> [Исходный текст]:
/---

Подобная ситуация читалась, но оказалась крайне опасной для судеб страны, ведь интеллигенция всегда остается «материально безответственной» частью населения, которой нечего терять, кроме... ну, скажем, своих пишущих перьев. Она же, хотя и не получила «разрешения» на разработку далеко идущих планов и тем более на претворение этих планов в жизнь от других слоев населения, смело предлагала самые фантастические (утопические) проекты переустройства России, не слишком считаясь с ее экономическими, социальными и культурными реалиями. Судьбоносная роль, в общем-то, случайно выпавшая на ее долю, рождала у интеллигенции завышенные представления о своих возможностях. Не принадлежа ни к одному сословию империи, она провозгласила себя выразительницей интересов всех слоев населения. К собственной выгоде можно представить все, даже социальную обособленность, особенно если искренне уверовать в то, что это делается для блага Отчизны. Помогало интеллигенции и то, что в безграмотной стране даже слово «студент» звучало необычайно гордо. Студентов по первой просьбе принимали в гостиных, в кабинетах ученых и общественных деятелей; ведь они олицетворяли собой давно ожидаемое обновление России. Юношеский максимализм в силу исторических особенностей страны и уникальности ее общественно-политической жизни в 1860-х годах не вызывал понимающую улыбку взрослых и трезвых слоев общества, но делался символом прогресса.

\---

> [Задания для работы]:
#1 Согласуются ли с исходным текстом утверждения (а), (б) и (в)? Для каждого ответьте «да» или «нет» и дословно приведите решающие слова текста.
(а) Интеллигенция принадлежала к одному из сословий империи.
(б) Студентов по первой просьбе принимали в гостиных.
(в) Юношеский максимализм в 1860-х годах вызывал у взрослых понимающую улыбку.
#2 Изложите абзац исходного текста, начинающийся словами «Подобная ситуация», в виде краткого списка, сохранив главные факты.

> [Строки данных]:
/---

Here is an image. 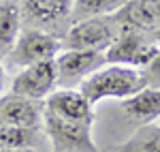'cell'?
<instances>
[{"label":"cell","mask_w":160,"mask_h":152,"mask_svg":"<svg viewBox=\"0 0 160 152\" xmlns=\"http://www.w3.org/2000/svg\"><path fill=\"white\" fill-rule=\"evenodd\" d=\"M124 114L139 124H152V120L160 118V88H143L132 97L124 99Z\"/></svg>","instance_id":"obj_11"},{"label":"cell","mask_w":160,"mask_h":152,"mask_svg":"<svg viewBox=\"0 0 160 152\" xmlns=\"http://www.w3.org/2000/svg\"><path fill=\"white\" fill-rule=\"evenodd\" d=\"M19 9L13 2L0 4V47H11L19 34Z\"/></svg>","instance_id":"obj_15"},{"label":"cell","mask_w":160,"mask_h":152,"mask_svg":"<svg viewBox=\"0 0 160 152\" xmlns=\"http://www.w3.org/2000/svg\"><path fill=\"white\" fill-rule=\"evenodd\" d=\"M73 9V0H24V13L38 26H53L66 19Z\"/></svg>","instance_id":"obj_12"},{"label":"cell","mask_w":160,"mask_h":152,"mask_svg":"<svg viewBox=\"0 0 160 152\" xmlns=\"http://www.w3.org/2000/svg\"><path fill=\"white\" fill-rule=\"evenodd\" d=\"M0 152H11V150H0Z\"/></svg>","instance_id":"obj_21"},{"label":"cell","mask_w":160,"mask_h":152,"mask_svg":"<svg viewBox=\"0 0 160 152\" xmlns=\"http://www.w3.org/2000/svg\"><path fill=\"white\" fill-rule=\"evenodd\" d=\"M128 152H160V127L141 124L130 139L126 141Z\"/></svg>","instance_id":"obj_16"},{"label":"cell","mask_w":160,"mask_h":152,"mask_svg":"<svg viewBox=\"0 0 160 152\" xmlns=\"http://www.w3.org/2000/svg\"><path fill=\"white\" fill-rule=\"evenodd\" d=\"M56 86L71 88L75 81L94 73L96 69L105 66V51L96 50H66L56 58Z\"/></svg>","instance_id":"obj_6"},{"label":"cell","mask_w":160,"mask_h":152,"mask_svg":"<svg viewBox=\"0 0 160 152\" xmlns=\"http://www.w3.org/2000/svg\"><path fill=\"white\" fill-rule=\"evenodd\" d=\"M120 26H128L141 32H154L160 28V2L152 0H128L122 9L113 13Z\"/></svg>","instance_id":"obj_9"},{"label":"cell","mask_w":160,"mask_h":152,"mask_svg":"<svg viewBox=\"0 0 160 152\" xmlns=\"http://www.w3.org/2000/svg\"><path fill=\"white\" fill-rule=\"evenodd\" d=\"M120 152H128V148H126V144H124V148H120Z\"/></svg>","instance_id":"obj_20"},{"label":"cell","mask_w":160,"mask_h":152,"mask_svg":"<svg viewBox=\"0 0 160 152\" xmlns=\"http://www.w3.org/2000/svg\"><path fill=\"white\" fill-rule=\"evenodd\" d=\"M4 88V71H2V66H0V92Z\"/></svg>","instance_id":"obj_19"},{"label":"cell","mask_w":160,"mask_h":152,"mask_svg":"<svg viewBox=\"0 0 160 152\" xmlns=\"http://www.w3.org/2000/svg\"><path fill=\"white\" fill-rule=\"evenodd\" d=\"M62 50V39L56 34H47L41 30H24L19 32L15 43L9 50L7 62L11 66H30L34 62L51 60Z\"/></svg>","instance_id":"obj_5"},{"label":"cell","mask_w":160,"mask_h":152,"mask_svg":"<svg viewBox=\"0 0 160 152\" xmlns=\"http://www.w3.org/2000/svg\"><path fill=\"white\" fill-rule=\"evenodd\" d=\"M34 139H37V128L0 124V150H11V152L28 150V148H32Z\"/></svg>","instance_id":"obj_13"},{"label":"cell","mask_w":160,"mask_h":152,"mask_svg":"<svg viewBox=\"0 0 160 152\" xmlns=\"http://www.w3.org/2000/svg\"><path fill=\"white\" fill-rule=\"evenodd\" d=\"M128 0H75L73 15L75 19H88V17H102L122 9Z\"/></svg>","instance_id":"obj_14"},{"label":"cell","mask_w":160,"mask_h":152,"mask_svg":"<svg viewBox=\"0 0 160 152\" xmlns=\"http://www.w3.org/2000/svg\"><path fill=\"white\" fill-rule=\"evenodd\" d=\"M41 120L53 144V152H98L96 144L92 141V124L64 120L45 109Z\"/></svg>","instance_id":"obj_4"},{"label":"cell","mask_w":160,"mask_h":152,"mask_svg":"<svg viewBox=\"0 0 160 152\" xmlns=\"http://www.w3.org/2000/svg\"><path fill=\"white\" fill-rule=\"evenodd\" d=\"M143 71H145L148 77H149V86L156 84V81H160V50L154 54V58L148 62V66H145Z\"/></svg>","instance_id":"obj_17"},{"label":"cell","mask_w":160,"mask_h":152,"mask_svg":"<svg viewBox=\"0 0 160 152\" xmlns=\"http://www.w3.org/2000/svg\"><path fill=\"white\" fill-rule=\"evenodd\" d=\"M56 88V60H43L22 69L11 84V94L30 101L47 99Z\"/></svg>","instance_id":"obj_7"},{"label":"cell","mask_w":160,"mask_h":152,"mask_svg":"<svg viewBox=\"0 0 160 152\" xmlns=\"http://www.w3.org/2000/svg\"><path fill=\"white\" fill-rule=\"evenodd\" d=\"M149 39H152L154 45H160V28H158V30H154V32H149Z\"/></svg>","instance_id":"obj_18"},{"label":"cell","mask_w":160,"mask_h":152,"mask_svg":"<svg viewBox=\"0 0 160 152\" xmlns=\"http://www.w3.org/2000/svg\"><path fill=\"white\" fill-rule=\"evenodd\" d=\"M156 51H158V45L152 43L148 32L122 26L113 43L105 50V62L141 69V66H148Z\"/></svg>","instance_id":"obj_3"},{"label":"cell","mask_w":160,"mask_h":152,"mask_svg":"<svg viewBox=\"0 0 160 152\" xmlns=\"http://www.w3.org/2000/svg\"><path fill=\"white\" fill-rule=\"evenodd\" d=\"M122 26L113 19V15L88 17L75 22L62 39V50H96L105 51L118 37Z\"/></svg>","instance_id":"obj_2"},{"label":"cell","mask_w":160,"mask_h":152,"mask_svg":"<svg viewBox=\"0 0 160 152\" xmlns=\"http://www.w3.org/2000/svg\"><path fill=\"white\" fill-rule=\"evenodd\" d=\"M45 112L64 118V120H77V122H94V112L92 105L88 103V99L73 88H62V90H53L49 97L45 99L43 105Z\"/></svg>","instance_id":"obj_8"},{"label":"cell","mask_w":160,"mask_h":152,"mask_svg":"<svg viewBox=\"0 0 160 152\" xmlns=\"http://www.w3.org/2000/svg\"><path fill=\"white\" fill-rule=\"evenodd\" d=\"M152 2H160V0H152Z\"/></svg>","instance_id":"obj_22"},{"label":"cell","mask_w":160,"mask_h":152,"mask_svg":"<svg viewBox=\"0 0 160 152\" xmlns=\"http://www.w3.org/2000/svg\"><path fill=\"white\" fill-rule=\"evenodd\" d=\"M149 86V77L141 69L122 66V64H105L94 73L81 79L79 92L88 99L90 105H96L102 99H128Z\"/></svg>","instance_id":"obj_1"},{"label":"cell","mask_w":160,"mask_h":152,"mask_svg":"<svg viewBox=\"0 0 160 152\" xmlns=\"http://www.w3.org/2000/svg\"><path fill=\"white\" fill-rule=\"evenodd\" d=\"M41 116H43V107H38L37 101L15 94L0 99V124L4 127L37 128L41 124Z\"/></svg>","instance_id":"obj_10"}]
</instances>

\---

> [Письменные ответы]:
#1
(а) Нет: «Не принадлежа ни к одному сословию империи».
(б) Да: «Студентов по первой просьбе принимали в гостиных».
(в) Нет: «не вызывал понимающую улыбку взрослых и трезвых слоев общества, но делался символом прогресса».

#2
- Интеллигенция — «материально безответственная» часть населения, которой нечего терять. Такая ситуация оказалась крайне опасной для судеб страны.
- Не получив «разрешения» от других слоев, интеллигенция смело предлагала фантастические, утопические проекты переустройства России. При этом она мало считалась с экономическими, социальными и культурными реалиями страны.
- Случайно выпавшая ей судьбоносная роль рождала завышенные представления о своих возможностях.
- Не принадлежа ни к одному сословию, интеллигенция провозгласила себя выразительницей интересов всех слоев населения.
- В безграмотной стране даже слово «студент» звучало гордо. Студентов по первой просьбе принимали в гостиных и кабинетах ученых и общественных деятелей как олицетворение обновления России.
- Юношеский максимализм в 1860-х годах стал символом прогресса, а не поводом для понимающей улыбки взрослых.